▸ **Data below**
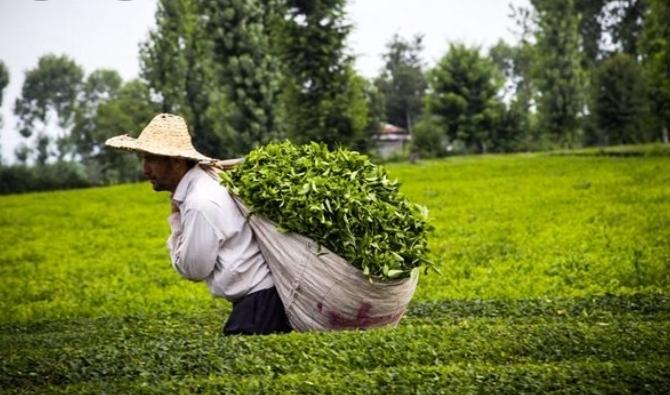 قدر چای را مسئول چایکار می داند و بس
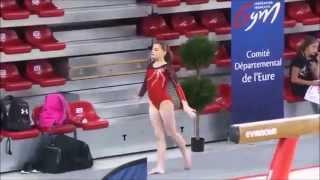 2015 - 2016 La route de Rio pour l'équipe de France féminine de Gymnastique Artistique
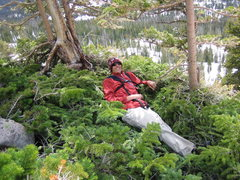 Rock Climbing Photo: taking a rest in some trees half way up Hayden's P...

▸ **Work to be completed**
The listing above must be restated word for word. Its pictures are to be left out.

▸ **Result**
 قدر چای را مسئول چایکار می داند و بس
 2015 - 2016 La route de Rio pour l'équipe de France féminine de Gymnastique Artistique
 Rock Climbing Photo: taking a rest in some trees half way up Hayden's P...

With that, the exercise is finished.